Me apuro para llegar puntualmente a otra reunión, esta vez inter-áreas, donde como es su costumbre un par de los comensales importantes llega tarde poniendo cara de “¡uf, que harta pega!”, y moviendo la cabeza en un gesto que supone excusar la falta de respeto por sus compañeros de trabajo. Allí queda mi intención de lograr irme alguna vez a la hora, pues no alcanzaré a terminar temprano la presentación que solicitó la gerencia. El estrés: segundo factor de riesgo.
De regreso a casa pienso en los males de la vida moderna. Me doy cuenta de que mi sedentarismo es extremo: el único ejercicio físico que hago es pasar los cambios del auto. Tercer factor de riesgo. A este paso voy directo al infarto a los 40.
Con suerte llego a la casa a las ocho y media. Los niños ya están en piyama y toda mi interacción con ellos un día de semana consiste en leerles 10 páginas de Papelucho antes de que los venza el sueño.
Para qué voy a leer el diario entonces si ya están comenzando las noticias. Ceno con calma por fin mientras me entero del devenir del mundo moderno. Escasamente este barniz de globalización me deja con una sensación de tranquilidad. Mi esposa, agotada con el trabajo que le han dado los niños, se duerme en cuestión de minutos. Creo que cuando más hablo con ella es cuando logro llamarla desde la oficina a mediodía.

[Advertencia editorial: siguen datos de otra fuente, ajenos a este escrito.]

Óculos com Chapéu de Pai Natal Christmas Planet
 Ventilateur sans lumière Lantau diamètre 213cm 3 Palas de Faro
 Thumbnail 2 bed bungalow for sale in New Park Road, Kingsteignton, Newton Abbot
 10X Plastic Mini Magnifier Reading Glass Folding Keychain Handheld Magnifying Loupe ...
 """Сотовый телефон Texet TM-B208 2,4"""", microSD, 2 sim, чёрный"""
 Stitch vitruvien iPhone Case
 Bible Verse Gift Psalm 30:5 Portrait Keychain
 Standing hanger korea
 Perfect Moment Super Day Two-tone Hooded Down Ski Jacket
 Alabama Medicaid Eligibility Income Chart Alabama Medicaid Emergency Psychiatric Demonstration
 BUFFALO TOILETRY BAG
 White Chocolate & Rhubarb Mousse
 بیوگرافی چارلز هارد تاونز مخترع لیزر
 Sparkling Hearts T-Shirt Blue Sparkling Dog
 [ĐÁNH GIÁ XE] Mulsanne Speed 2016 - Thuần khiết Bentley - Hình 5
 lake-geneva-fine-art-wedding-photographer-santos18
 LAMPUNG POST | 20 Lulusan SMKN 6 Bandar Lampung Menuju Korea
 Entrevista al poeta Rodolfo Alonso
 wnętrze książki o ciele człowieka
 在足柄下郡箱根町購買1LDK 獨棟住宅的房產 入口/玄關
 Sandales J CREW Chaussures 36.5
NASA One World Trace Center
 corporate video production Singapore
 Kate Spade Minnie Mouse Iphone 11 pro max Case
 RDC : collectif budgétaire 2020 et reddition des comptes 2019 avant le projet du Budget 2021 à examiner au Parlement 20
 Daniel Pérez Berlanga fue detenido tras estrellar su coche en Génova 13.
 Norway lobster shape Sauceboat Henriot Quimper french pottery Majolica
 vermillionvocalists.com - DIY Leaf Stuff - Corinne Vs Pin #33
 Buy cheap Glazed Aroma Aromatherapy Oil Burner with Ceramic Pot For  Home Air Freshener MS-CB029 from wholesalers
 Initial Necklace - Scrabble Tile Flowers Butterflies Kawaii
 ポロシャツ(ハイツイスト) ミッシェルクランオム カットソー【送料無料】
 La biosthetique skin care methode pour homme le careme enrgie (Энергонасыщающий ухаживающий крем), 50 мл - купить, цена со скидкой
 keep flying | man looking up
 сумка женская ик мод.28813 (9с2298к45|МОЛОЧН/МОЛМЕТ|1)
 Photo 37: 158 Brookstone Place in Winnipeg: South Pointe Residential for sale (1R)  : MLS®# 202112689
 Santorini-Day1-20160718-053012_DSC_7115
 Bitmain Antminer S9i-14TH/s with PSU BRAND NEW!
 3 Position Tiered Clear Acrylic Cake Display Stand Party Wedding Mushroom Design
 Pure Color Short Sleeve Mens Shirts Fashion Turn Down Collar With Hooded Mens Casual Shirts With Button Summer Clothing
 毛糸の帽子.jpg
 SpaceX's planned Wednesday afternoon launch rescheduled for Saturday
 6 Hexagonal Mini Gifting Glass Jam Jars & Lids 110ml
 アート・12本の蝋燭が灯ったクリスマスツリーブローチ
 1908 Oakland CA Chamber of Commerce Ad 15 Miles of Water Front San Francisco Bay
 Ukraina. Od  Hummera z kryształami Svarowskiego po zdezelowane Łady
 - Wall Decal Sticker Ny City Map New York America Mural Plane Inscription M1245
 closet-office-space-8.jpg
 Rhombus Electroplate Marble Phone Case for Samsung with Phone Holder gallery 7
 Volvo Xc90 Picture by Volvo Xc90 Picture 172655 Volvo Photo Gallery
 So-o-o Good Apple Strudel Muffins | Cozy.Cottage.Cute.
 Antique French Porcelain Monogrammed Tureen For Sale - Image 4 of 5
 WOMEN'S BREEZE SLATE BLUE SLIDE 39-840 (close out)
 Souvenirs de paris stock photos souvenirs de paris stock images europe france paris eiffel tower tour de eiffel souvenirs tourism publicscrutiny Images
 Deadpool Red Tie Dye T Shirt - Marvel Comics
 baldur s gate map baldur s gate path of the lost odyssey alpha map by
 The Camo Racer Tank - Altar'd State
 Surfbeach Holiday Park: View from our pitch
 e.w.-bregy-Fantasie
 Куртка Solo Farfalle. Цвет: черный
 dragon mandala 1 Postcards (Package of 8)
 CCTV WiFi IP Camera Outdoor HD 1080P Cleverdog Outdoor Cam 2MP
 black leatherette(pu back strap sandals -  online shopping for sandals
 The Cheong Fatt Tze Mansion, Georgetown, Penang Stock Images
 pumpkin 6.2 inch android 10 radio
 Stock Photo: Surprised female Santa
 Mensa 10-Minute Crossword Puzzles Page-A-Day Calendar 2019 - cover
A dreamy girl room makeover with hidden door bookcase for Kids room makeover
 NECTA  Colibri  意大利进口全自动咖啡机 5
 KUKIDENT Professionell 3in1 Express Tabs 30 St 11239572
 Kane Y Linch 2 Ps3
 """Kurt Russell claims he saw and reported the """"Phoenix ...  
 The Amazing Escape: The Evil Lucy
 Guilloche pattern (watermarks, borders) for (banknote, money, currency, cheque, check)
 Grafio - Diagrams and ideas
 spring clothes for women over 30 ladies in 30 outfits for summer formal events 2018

Llega el sábado e ilusamente pretendo darle un vistazo a los reportajes del diario de la semana, que supongo acumulados en algún lugar. Pero mi señora ya ha hecho uso de ellos para limpiar los vidrios, recortar tareas de los niños o deshacerse de ellos porque ocupan mucho espacio. Total, nunca los lees, me dice.
Calculo, a la rápida, que esta semana apenas aproveché a mi familia por 5 horas. Claro, tengo el fin de semana por delante, ¿pero no sería mejor poder trabajar nine-to-five, como lo hacen los gringos? ¿Cómo se las arreglan los gringos para ser eficientes, desarrollados y además tener una mejor calidad de vida? ¿Sería cosa de menos cafecitos a las once, menos puchitos sociales, mayor puntualidad y formalidad en los compromisos? ¿Sería cosa de abandonar la burocracia, no de modernizar sólo el Estado sino la Nación completa? ¿De copiar, pero bien, las soluciones que funcionan?
Cuando uno es joven, tiene energía y tiene tiempo, pero no tiene plata. Cuando es adulto, aún tiene energía y tiene plata, pero no tiene tiempo. Cuando viejo, tiene tiempo y tiene plata, pero ya no tiene energía. En lo personal, y con tanto factor de riesgo en mi vida, aceptaría gustoso ganar menos a cambio de tener más tiempo. Pero creo, lamentándolo, que siempre habría alguien dispuesto a ocupar el mismo cargo “tiempo completo”.
Yo no tengo la respuesta. Sólo la apremiante pregunta. ¿Cuánto vale el tiempo, y dónde lo venden? Pago lo que sea.
Nota al pie: Esta columna fue publicada en El Mercurio en 2001, bajo el seudónimo de Ramiro Senderos. Me acordé de ella hace poco y no pude sino reconocer su vigencia. La comparto con mucho gusto, no me extrañaría que más de alguien se sienta interpretado.